I had sent some Xmas souvenirs to her and her sisters. Of the younger two—very young—she said: “You should have seen D—— and M—— when they told their friends, ‘My cousin in Paris sent me this,’ with the air of being thankful that they were not as other little girls that had no cousin in Paris.”
L. G. C.
Rome, March 19, 1883.
ROME.
E spent a day at Amalfi. From La Cava, a pretty town in an extensive vale shut in with the most picturesque chains of mountains, we took an open carriage for the three hours’ drive. It soon struck the seacoast and wound all the rest of the way around its headlands, doubling its promontories, retreating into its bays and inlets and dropping almost to the water’s edge, and presently mounting upward into almost Alpine heights. The headlands and cliffs were frequently broken into every imaginable form of rock sculpture—columns, cones, pyramids, grottoes and castellated walls of defense and fantastic ruins. The sea beat the shore, here, a sheer precipice, and there a white sanded beach, then rolled away a tangled mass of the most exquisite and innumerable shades of blue, green, purple, black, gold and silver. The coast stretched around in a vast semi-circle of silver till it lost itself in the misty horizon. Little villages lay at our feet, ran up the hill-sides with their terraces of orange-groves, or clung to the cliffs far overhead like martins’ nests in winter. A long range of snow-capped mountains reared themselves above Salerno, and sent us an icy blast now and then. There had been quite a snow the day before. We rattled up to our “albergo” at eleven. This was at the foot of the hill; our destination was an old monastery of the Capucins, now a hotel, of which this was the porter’s lodge. The same proprietor conducts both. He met us with the welcome accorded to favored guests, and gave us a guide, and we were off at once.
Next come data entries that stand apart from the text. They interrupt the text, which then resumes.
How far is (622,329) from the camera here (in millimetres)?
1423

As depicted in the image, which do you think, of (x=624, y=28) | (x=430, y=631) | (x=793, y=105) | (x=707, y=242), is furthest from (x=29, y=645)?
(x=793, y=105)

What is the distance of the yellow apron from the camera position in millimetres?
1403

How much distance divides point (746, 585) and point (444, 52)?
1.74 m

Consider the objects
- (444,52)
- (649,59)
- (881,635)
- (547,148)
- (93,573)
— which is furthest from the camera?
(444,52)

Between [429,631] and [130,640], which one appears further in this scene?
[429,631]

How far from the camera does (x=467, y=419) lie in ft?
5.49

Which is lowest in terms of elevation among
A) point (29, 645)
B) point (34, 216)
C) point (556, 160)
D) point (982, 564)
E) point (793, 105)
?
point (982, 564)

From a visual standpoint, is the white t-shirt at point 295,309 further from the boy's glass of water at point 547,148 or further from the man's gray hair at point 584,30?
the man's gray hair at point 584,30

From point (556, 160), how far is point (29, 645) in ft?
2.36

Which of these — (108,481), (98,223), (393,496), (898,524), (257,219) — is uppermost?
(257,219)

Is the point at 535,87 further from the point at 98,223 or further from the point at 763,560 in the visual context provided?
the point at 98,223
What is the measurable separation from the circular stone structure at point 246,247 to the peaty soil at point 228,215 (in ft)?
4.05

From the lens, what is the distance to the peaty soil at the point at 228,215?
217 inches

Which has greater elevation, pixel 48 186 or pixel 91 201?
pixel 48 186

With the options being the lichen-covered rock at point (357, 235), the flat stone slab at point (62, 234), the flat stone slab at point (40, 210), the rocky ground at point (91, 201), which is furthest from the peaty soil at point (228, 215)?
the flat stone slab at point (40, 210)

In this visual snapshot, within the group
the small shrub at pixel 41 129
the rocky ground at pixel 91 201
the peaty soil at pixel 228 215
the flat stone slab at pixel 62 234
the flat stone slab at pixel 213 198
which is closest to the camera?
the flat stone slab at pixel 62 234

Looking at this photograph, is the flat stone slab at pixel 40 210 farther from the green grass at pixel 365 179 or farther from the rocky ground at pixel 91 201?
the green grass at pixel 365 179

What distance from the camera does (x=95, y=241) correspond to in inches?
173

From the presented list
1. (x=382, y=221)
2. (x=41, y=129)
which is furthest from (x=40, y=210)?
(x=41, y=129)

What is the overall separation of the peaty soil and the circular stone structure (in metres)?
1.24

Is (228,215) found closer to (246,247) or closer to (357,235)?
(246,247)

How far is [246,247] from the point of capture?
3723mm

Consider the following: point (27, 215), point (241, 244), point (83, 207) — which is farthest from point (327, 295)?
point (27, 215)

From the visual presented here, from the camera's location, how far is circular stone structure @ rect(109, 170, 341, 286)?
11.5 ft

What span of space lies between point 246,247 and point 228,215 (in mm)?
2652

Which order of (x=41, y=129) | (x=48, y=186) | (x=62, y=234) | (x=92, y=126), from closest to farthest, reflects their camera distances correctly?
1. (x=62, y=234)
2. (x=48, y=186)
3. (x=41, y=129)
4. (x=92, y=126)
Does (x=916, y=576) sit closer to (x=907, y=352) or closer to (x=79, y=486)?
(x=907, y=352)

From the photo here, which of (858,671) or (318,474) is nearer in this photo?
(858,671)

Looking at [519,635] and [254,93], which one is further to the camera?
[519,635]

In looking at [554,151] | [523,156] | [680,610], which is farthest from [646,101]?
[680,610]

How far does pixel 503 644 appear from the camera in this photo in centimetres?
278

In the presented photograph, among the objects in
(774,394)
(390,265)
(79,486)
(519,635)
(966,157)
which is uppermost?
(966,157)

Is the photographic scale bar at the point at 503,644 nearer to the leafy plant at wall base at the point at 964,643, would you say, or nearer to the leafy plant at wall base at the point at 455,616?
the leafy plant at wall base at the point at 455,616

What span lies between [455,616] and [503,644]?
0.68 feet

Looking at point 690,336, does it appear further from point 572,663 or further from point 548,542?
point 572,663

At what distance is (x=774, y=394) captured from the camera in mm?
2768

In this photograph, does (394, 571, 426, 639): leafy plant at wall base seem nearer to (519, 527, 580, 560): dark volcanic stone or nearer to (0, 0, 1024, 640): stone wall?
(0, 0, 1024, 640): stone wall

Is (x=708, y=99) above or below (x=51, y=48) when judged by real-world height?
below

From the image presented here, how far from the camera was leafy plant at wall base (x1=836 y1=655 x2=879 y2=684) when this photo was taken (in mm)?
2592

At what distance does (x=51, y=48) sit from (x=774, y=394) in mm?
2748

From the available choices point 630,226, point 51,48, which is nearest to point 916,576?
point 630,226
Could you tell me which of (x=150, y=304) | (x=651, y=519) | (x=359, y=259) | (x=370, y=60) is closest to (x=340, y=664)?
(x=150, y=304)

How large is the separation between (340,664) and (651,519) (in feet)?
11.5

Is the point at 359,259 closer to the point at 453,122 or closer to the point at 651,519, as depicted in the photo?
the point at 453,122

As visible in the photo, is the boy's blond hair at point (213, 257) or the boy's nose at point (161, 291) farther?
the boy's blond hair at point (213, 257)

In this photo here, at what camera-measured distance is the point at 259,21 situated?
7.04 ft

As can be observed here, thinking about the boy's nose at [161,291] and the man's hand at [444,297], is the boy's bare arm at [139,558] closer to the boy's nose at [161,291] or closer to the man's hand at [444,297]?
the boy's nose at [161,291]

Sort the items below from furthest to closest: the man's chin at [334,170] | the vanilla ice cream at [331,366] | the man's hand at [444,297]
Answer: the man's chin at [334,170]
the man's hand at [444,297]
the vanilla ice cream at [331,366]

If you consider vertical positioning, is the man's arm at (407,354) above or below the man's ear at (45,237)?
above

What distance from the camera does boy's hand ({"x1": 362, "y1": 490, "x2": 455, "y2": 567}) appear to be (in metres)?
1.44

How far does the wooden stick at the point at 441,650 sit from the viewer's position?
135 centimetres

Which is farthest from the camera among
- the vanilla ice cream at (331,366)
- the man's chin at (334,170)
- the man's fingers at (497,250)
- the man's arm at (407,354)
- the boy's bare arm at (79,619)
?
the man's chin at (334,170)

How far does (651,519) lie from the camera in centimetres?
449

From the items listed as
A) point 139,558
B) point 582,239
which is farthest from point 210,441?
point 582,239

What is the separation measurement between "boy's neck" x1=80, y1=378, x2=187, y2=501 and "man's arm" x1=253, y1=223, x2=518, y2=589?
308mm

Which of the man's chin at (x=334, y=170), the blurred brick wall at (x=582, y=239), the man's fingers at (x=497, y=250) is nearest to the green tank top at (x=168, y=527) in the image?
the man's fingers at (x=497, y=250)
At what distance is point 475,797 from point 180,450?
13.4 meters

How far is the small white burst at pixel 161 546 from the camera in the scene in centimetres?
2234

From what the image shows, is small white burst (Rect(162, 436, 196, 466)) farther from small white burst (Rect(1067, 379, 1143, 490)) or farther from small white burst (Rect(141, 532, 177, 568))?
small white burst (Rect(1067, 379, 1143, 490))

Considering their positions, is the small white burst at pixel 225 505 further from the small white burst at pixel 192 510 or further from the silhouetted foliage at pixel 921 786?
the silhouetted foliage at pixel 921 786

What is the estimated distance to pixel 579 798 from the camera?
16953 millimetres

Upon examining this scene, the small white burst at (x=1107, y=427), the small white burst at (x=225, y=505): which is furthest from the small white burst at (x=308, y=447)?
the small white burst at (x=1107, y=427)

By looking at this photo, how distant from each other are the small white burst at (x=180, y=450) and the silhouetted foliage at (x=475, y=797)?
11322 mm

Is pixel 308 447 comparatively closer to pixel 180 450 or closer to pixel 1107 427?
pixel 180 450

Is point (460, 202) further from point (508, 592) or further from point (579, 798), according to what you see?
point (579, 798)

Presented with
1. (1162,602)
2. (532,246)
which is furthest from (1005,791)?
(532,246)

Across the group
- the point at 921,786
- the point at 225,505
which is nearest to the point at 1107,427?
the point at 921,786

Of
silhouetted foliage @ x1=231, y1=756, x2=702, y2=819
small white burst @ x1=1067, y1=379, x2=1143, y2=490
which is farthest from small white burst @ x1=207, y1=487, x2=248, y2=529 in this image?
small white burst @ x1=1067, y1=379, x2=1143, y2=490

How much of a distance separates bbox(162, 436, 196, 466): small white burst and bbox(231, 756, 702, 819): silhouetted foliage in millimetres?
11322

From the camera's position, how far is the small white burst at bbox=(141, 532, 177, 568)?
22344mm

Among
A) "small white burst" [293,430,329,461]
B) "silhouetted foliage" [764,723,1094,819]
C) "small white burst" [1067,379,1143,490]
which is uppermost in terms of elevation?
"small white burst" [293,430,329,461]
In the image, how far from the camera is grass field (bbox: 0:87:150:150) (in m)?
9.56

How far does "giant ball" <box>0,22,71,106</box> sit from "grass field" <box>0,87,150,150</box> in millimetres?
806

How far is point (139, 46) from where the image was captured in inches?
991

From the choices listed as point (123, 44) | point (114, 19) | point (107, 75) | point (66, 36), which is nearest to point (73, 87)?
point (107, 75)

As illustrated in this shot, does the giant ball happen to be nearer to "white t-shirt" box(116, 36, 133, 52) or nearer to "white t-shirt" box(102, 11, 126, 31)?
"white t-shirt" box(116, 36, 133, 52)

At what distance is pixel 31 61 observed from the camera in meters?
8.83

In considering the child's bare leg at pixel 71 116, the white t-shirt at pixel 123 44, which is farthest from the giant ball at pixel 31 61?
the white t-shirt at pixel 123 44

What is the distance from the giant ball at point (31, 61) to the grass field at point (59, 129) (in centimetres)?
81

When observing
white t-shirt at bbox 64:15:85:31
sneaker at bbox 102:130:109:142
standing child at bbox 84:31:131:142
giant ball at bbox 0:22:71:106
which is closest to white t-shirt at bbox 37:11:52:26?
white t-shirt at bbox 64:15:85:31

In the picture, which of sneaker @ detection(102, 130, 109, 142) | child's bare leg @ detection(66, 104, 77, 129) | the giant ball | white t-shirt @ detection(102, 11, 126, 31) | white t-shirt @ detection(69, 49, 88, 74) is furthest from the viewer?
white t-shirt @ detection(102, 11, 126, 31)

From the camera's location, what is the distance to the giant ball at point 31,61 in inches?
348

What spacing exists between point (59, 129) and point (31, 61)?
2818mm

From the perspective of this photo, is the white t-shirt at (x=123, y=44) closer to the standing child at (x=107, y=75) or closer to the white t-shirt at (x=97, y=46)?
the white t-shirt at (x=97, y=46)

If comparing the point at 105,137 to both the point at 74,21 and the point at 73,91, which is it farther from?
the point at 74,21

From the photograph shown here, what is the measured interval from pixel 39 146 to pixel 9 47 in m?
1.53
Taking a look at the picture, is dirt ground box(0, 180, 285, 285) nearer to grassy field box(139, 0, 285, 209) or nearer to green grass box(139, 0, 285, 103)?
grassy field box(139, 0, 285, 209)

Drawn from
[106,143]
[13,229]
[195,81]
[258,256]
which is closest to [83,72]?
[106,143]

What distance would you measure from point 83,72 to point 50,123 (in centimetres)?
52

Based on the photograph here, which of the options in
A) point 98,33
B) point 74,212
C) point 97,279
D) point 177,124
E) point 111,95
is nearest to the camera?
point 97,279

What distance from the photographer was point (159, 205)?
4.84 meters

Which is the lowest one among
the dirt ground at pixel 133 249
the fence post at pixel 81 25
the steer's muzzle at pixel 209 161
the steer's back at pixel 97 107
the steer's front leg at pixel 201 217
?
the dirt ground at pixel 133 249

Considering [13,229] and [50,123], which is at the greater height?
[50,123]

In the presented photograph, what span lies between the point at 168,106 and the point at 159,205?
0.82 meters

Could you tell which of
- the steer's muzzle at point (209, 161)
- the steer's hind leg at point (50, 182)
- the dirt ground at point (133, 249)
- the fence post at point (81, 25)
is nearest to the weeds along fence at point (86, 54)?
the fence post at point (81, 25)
The practical should not be neglected entirely for the picturesque, so, we “took in” on our way, a macaroni factory. We saw the flour, then the kneading, last the moulding. The kneading is quite peculiar, and a long and fatiguing part. There is a flat, round table with a beam that works on and around it, the dough being placed between. Six youths of eighteen or twenty were on the end and worked it up and down and back and forth. The whole had a joint resemblance to a grist-mill and the game of see-sawing. The boys were bare-legged and looked very clean and cool. When the dough is sufficiently kneaded, it is transferred to the mould. This is a cylindrical-shaped machine, filled with the small cylinders through which the dough is forced to convert it into the little tubes with which we are so familiar. The dough is placed on one end and the pressure applied, which forces it through. The several squads of workmen are very eager to show off at their best, their palms tingling, no doubt, in expectation of the accustomed fee.